# Trauma backpack



## John E (Nov 18, 2008)

Gotta get one, had a few jobs where I wasn't able to get my normal kit where I wanted it to be. ie, climbing some ladders, narrow stairways, etc.

So, who makes a decent backpack that allows for carrying a C sized O2 cylinder and basic trauma gear?

Any actual, practical experience to share would be great too.

John E.


----------



## HokieEMT (Nov 18, 2008)

Ranger Joes offers this one called the Stealth Medical Pack.







It can be found here in ACU pattern.

Or you can go to the manufacturer's website where they have many more options along with many other packs.

Dont have any practical experience, but if Ranger Joes carries it then it is probably dependable.


----------



## medicdan (Nov 18, 2008)

There have been some pretty extensive discussions of this before, I suggest doing a search. 
After seeing a QRS nearby use them well earlier this week, I have falled in love with the StatPacks-- if you have the cash to pay for them... 
I especially like the Load N'Go, Quicklook AED and Backup. The bags are large, but very comfortable to wear and use. Because of their layout, they are easy to organize, easy to keep organized and easy to find what you need.

## TASK INSTRUCTIONS
1. Answer these questions about the trauma backpack thread:
(a) What size of O2 cylinder does John E want the backpack to carry?
(b) What is the name of the pack that Ranger Joes offers?
(c) Which three StatPacks does medicdan especially like?
2. Print the trauma backpack thread from "There have been" to "what you need.".
3. Proceed with the trauma backpack thread from where it stops.
The rows that follow have nothing to do with the trauma backpack thread.

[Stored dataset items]

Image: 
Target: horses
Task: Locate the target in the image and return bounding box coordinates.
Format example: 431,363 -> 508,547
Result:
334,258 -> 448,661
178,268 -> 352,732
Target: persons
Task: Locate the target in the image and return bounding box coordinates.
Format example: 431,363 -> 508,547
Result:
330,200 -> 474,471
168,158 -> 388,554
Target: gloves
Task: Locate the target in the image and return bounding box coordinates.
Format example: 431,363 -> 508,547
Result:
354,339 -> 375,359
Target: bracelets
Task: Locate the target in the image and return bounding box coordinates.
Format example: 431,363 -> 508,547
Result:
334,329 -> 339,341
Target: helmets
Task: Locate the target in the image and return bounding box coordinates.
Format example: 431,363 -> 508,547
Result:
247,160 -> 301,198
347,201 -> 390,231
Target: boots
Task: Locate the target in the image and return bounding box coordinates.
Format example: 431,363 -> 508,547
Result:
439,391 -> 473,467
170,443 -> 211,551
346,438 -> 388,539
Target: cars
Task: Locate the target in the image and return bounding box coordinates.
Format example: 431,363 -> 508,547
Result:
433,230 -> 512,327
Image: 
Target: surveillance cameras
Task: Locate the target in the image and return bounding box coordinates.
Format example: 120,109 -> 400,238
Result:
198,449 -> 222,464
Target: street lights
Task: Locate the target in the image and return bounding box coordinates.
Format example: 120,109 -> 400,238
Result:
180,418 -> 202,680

## RESPONSE LIST
1.
(a) A C sized O2 cylinder.
(b) The Stealth Medical Pack.
(c) The Load N'Go, the Quicklook AED and the Backup.

2.
There have been some pretty extensive discussions of this before, I suggest doing a search. 
After seeing a QRS nearby use them well earlier this week, I have falled in love with the StatPacks-- if you have the cash to pay for them... 
I especially like the Load N'Go, Quicklook AED and Backup. The bags are large, but very comfortable to wear and use. Because of their layout, they are easy to organize, easy to keep organized and easy to find what you need.

3.
Good Luck, and please take a look at the other discussions about this-- they are just a search away (ask KEV if you have any questions)!


----------



## Grady_emt (Nov 18, 2008)

The one pictured above is actually a Statpack, just in a camo pattern instead of the usual Red or Black.  

We use Statpacks for our drug bags and they are pricy, but easy to organize and durable.


----------



## Jaybro713 (Nov 20, 2008)

Grady_emt said:


> The one pictured above is actually a Statpack, just in a camo pattern instead of the usual Red or Black.
> 
> We use Statpacks for our drug bags and they are pricy, but easy to organize and durable.



Statpacks are great bags.  We use those and they are very durable like you stated.  Definitely worth the money IMO.


----------



## Airwaygoddess (Nov 20, 2008)

*You Bet!*

Ditto on the Stat Packs!! great product and wears like iron!


----------



## Ridryder911 (Nov 20, 2008)

Personally, I have yet found where I needed a pack for most trauma patients. Other than a BP cuff & few abd pads, kerlix, what else do I need? 

R/r 911


----------



## mycrofft (Nov 20, 2008)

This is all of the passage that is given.